## What is needed:
Across the entries below, determine how many lines include the word "decay". State only the resulting number.

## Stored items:

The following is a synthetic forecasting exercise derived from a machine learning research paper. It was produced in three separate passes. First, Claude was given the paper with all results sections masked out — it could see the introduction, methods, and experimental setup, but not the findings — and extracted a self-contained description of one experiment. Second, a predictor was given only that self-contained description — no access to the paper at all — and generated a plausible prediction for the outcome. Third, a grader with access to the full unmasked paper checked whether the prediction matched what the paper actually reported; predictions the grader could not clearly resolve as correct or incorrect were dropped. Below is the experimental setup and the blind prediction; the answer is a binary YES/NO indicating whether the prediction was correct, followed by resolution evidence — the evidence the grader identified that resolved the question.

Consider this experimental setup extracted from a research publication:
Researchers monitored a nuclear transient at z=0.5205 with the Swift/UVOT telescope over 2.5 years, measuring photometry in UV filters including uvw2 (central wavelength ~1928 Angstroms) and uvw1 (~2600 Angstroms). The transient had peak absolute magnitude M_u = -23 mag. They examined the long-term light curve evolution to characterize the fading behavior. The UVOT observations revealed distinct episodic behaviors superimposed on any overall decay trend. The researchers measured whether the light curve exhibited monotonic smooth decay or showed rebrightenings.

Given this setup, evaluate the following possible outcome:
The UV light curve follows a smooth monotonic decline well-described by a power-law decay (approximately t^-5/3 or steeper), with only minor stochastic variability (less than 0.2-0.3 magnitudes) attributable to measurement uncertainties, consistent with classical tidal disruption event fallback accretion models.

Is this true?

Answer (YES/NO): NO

---

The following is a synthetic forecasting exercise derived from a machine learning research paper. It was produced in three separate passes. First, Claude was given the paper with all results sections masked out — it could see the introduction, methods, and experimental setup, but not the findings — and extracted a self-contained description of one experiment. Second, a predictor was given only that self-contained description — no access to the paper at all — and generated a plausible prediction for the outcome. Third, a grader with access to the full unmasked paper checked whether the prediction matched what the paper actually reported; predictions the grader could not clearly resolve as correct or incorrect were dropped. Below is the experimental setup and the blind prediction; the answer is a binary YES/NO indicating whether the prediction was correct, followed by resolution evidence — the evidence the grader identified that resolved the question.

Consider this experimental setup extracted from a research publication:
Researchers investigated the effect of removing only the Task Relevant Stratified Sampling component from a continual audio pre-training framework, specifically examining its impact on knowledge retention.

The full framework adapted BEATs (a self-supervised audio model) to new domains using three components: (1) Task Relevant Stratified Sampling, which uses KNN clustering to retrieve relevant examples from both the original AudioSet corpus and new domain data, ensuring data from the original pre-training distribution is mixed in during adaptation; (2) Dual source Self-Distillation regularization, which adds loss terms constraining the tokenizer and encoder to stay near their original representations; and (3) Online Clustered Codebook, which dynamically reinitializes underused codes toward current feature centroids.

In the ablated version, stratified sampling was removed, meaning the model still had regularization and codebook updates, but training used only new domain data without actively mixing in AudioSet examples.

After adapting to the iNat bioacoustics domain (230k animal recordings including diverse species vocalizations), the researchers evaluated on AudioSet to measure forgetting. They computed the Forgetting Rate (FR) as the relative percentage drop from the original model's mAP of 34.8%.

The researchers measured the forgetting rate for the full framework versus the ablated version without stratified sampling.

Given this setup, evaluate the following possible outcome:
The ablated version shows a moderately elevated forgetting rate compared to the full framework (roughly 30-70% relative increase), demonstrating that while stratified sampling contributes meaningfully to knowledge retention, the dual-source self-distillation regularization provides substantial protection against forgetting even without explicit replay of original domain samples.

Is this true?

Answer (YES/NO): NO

## Solution to this task:
2